Do the release-acquire visibility guarantees of std::mutex apply to only the critical section?

Asked 20/9, 2019 at 3:13 Answered 21/11, 2019 at 17:40

Solved c++multithreading thread-safety mutex memory-model

I'm trying to understand these sections under the heading Release-Acquire ordering https://en.cppreference.com/w/cpp/atomic/memory_order

They say regarding atomic load and stores:

If an atomic store in thread A is tagged memory_order_release and an atomic load in thread B from the same variable is tagged memory_order_acquire, all memory writes (non-atomic and relaxed atomic) that happened-before the atomic store from the point of view of thread A, become visible side-effects in thread B. That is, once the atomic load is completed, thread B is guaranteed to see everything thread A wrote to memory.

Then regarding mutexes:

Mutual exclusion locks, such as std::mutex or atomic spinlock, are an example of release-acquire synchronization: when the lock is released by thread A and acquired by thread B, everything that took place in the critical section (before the release) in the context of thread A has to be visible to thread B (after the acquire) which is executing the same critical section.

The first paragraph seems to say that an atomic load and store (with memory_order_release, memory_order_acquire) thread B is guaranteed to see everything thread A wrote. including non-atomic writes.

The second paragraph seems to suggest that a mutex works the same way, except the scope of what is visible to B is limited to whatever was wrapped in the critical section, is that an accurate interpretation? or would every write, even those before the critical section be visible to B?

Thereabouts answered 20/9, 2019 at 3:13 Comment(3)

Congratulations, you have found your way to the darkest corners of c++11 ! I recommend reading kernel.org/doc/Documentation/memory-barriers.txt (didn't finish it myself though) – Gnash 20/9, 2019 at 4:54

While I am curious about how this is handled at the OS and CPU level, I think the whole point of the C++ memory model is that we shouldn't have to understand those underlying implementations in order to write software that is correct. Understanding those details should only really be necessary when implementing optimizations. I'm trying to get a better grasp of this at the C++ level before I dig any deeper. – Thereabouts 20/9, 2019 at 21:57

@Thereabouts Not only that, but an advance compiler could compile a MT program in a much more subtle way than just emitting fences while avoiding the obviously redundant ones as current compilers do. – Pyoid 26/11, 2019 at 22:3

I think the reason the cppreference quote about mutexes is written that way is due to the fact that if you're using mutexes for synchronization, all shared variables used for communication should always be accessed inside the critical section.

The 2017 standard says in 4.7.1:

a call that acquires a mutex will perform an acquire operation on the locations comprising the mutex.
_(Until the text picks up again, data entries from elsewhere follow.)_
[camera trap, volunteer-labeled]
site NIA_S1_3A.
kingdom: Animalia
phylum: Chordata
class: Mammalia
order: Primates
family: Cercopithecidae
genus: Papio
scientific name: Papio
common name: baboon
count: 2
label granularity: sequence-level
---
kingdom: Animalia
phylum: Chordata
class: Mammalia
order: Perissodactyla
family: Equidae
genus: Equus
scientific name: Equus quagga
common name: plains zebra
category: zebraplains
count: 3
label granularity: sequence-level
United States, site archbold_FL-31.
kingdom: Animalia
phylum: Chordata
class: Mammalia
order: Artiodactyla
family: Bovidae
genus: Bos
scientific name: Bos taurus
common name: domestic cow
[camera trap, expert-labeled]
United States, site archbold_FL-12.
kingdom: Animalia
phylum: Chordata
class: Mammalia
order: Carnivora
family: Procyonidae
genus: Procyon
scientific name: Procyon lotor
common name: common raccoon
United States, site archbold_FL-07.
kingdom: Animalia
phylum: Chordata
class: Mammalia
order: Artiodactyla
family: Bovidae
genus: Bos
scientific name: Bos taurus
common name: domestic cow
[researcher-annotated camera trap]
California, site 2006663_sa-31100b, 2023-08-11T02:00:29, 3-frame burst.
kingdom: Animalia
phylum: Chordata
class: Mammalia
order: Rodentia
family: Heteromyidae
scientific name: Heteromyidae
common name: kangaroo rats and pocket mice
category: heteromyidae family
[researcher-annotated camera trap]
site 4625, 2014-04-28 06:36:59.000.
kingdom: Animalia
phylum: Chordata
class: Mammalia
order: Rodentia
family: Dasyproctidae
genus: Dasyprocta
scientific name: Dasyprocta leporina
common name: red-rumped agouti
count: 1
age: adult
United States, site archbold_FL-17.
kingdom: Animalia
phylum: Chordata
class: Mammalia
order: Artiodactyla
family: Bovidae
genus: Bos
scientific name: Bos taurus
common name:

Correspondingly, a call that releases the same mutex will perform a release operation on those same locations. Informally, performing a release operation on A forces prior side effects on other memory locations to become visible to other threads that later perform a consume or an acquire operation on A.

So everything before the unlock in the previous lock-holding thread happens-before everything after the lock in the next thread to take the lock.

This chains across threads, with each one taking the lock making previous lock-holder's operations visible to later lock-takers as well as its own.

Update: I want to make sure I have a solid post because it is surprisingly hard to find this information on the web. Thanks to @Davis Herring for pointing me in the right direction.

The standard says

in 33.4.3.2.11 and 33.4.3.2.25:

mutex unlock synchronizes with subsequent lock operations that obtain ownership on the same object

(https://en.cppreference.com/w/cpp/thread/mutex/lock, https://en.cppreference.com/w/cpp/thread/mutex/unlock)

in 4.6.16:

Every value computation and side effect associated with a full-expression is sequenced before every value computation and side effect associated with the next full-expression to be evaluated.

https://en.cppreference.com/w/cpp/language/eval_order

in 4.7.1.9:

An evaluation A inter-thread happens before evaluation B if

4.7.1.9.1) -- A synchronizes-with B, or

4.7.1.9.2) -- A is dependency-ordered before B, or

4.7.1.9.3) -- for some evaluation X

4.7.1.9.3.1) ------ A synchronizes with X and X is sequenced before B, or

4.7.1.9.3.2) ------ A is sequenced before X and X inter-thread happens before B, or

4.7.1.9.3.3) ------ A inter-thread happens before X and X inter-thread happens before B.

https://en.cppreference.com/w/cpp/atomic/memory_order

So a mutex unlock B inter-thread happens before a subsequent lock C by 4.7.1.9.1.
Any evaluation A that happens in program order before the mutex unlock B also inter-thread happens before C by 4.7.1.9.3.2
Therefore after an unlock() guarantees that all previous writes, even those outside the critical section, must be visible to a matching lock().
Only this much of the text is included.